* Source passage:
_____
I think because of the format and rules of this website, we all tend to be in the exact same rank here, with not much room for differences in prestige apart from number of likes and and posts. 

In my experience both men and women tend to be supportive of each other within the same social rank. But in my experience, that supportiveness doesn't usually exist across rank.


----------



## always_alone

Lon said:


> In my experience both men and women tend to be supportive of each other within the same social rank. But in my experience, that supportiveness doesn't usually exist across rank.


You mean across social or economic classes? What do you mean by rank here?

I've also seen lots of support in my IRL experiences that cuts across cultural and economic groups. But maybe I need to think about that more. I've certainly seen people look down their noses at others, although this is not who I typically associate with.


----------



## Lon

always_alone said:


> *You mean across social or economic classes?* What do you mean by rank here?
> 
> I've also seen lots of support in my IRL experiences that cuts across cultural and economic groups. But maybe I need to think about that more. I've certainly seen people look down their noses at others, although this is not who I typically associate with.


Sure, rank in terms of however a group of people want to rank themselves within it. In this case, social class among TAM. basically the ability for people to be willing to attempt to relate to each other.


----------



## Fozzy

always_alone said:


> My experience is that women are usually quite supportive of each other, and not so inclined to establish pecking orders or social ranks.
_____
* Stated goal 1: Copy out the part of the forum thread on social rank that begins at the words "I think because" and stops after the words "and and posts.".
* Stated goal 2: Continue the forum thread on social rank from its final line.

* Information given:
_____
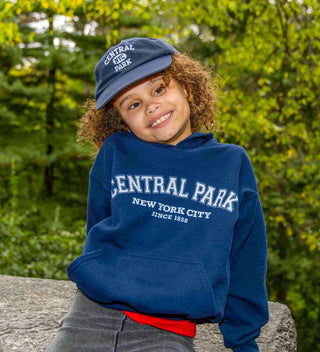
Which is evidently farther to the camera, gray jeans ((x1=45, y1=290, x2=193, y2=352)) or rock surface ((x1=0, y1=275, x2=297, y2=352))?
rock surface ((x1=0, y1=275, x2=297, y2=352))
_____
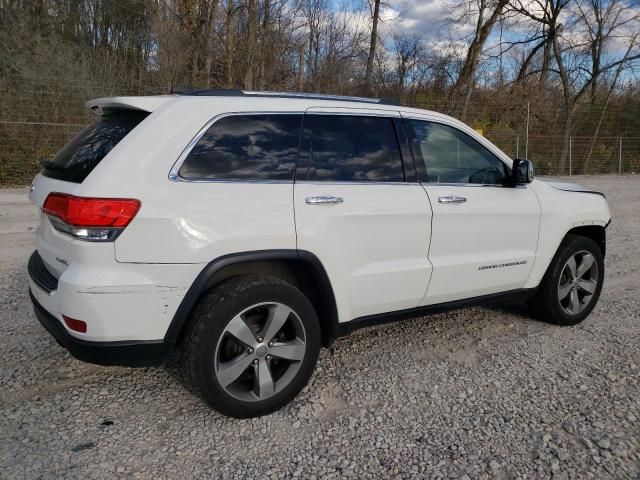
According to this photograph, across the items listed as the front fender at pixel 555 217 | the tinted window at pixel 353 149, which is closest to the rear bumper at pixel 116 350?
_____
* Output 1:
I think because of the format and rules of this website, we all tend to be in the exact same rank here, with not much room for differences in prestige apart from number of likes and and posts.

* Output 2:
> 
> This thread is a pretty good example of that, IMHO. With only one or two exceptions, most examples of ranking were more about choice of who to hang out with than establishing a hierarchy.


You should sit in on some of our local PTA meetings. There is very much a hierarchy in effect. Not on paper, and not official, but dang there are some bully women.


----------



## ScarletBegonias

Fozzy said:


> You should sit in on some of our local PTA meetings. There is very much a hierarchy in effect. Not on paper, and not official, but dang there are some bully women.


one of MANY reasons I never got into the PTA


----------



## NobodySpecial

ScarletBegonias said:


> one of MANY reasons I never got into the PTA


Boy did I hate the PTA. But that was not why. No rank and bickering here. Just issues that we could nothing about. No money. No power. Just a bunch of chicks with nothing that could be accomplished.


----------



## always_alone

Fozzy said:


> You should sit in on some of our local PTA meetings. There is very much a hierarchy in effect. Not on paper, and not official, but dang there are some bully women.


I'll just take your word for it. This is very much the sort of thing that I make great efforts to avoid. 

Which of course explains why I don't see very much of it.


----------



## NobodySpecial

always_alone said:


> Or is it so important that I be made to concede that (a)it's not really happening, (b) that I should be flattered when it does, and (c)objectifying others is great fun and not a problem?


Reminds me of Vanilla Ice, king of the one hit wonders.


----------



## treyvion

always_alone said:


> My experience is that women are usually quite supportive of each other, and not so inclined to establish pecking orders or social ranks.
> 
> This thread is a pretty good example of that, IMHO. With only one or two exceptions, most examples of ranking were more about choice of who to hang out with than establishing a hierarchy.


not true. They form cliques. Social levels. Sororities. But they will step in for a female they feel is bashed. My problem is they will defend nasty and abusive females, blame the male. Whereas if a male is bashed, other males will pile on in hopes he can benefit out of it.
_Posted via Mobile Device_


----------



## jld

Lon said:


> I think because of the format and rules of this website, we all tend to be in the exact same rank here, with not much room for differences in prestige apart from number of likes and and posts.
> 
> In my experience both men and women tend to be supportive of each other within the same social rank. But in my experience, that supportiveness doesn't usually exist across rank.


Do you have any ideas for how we could improve this?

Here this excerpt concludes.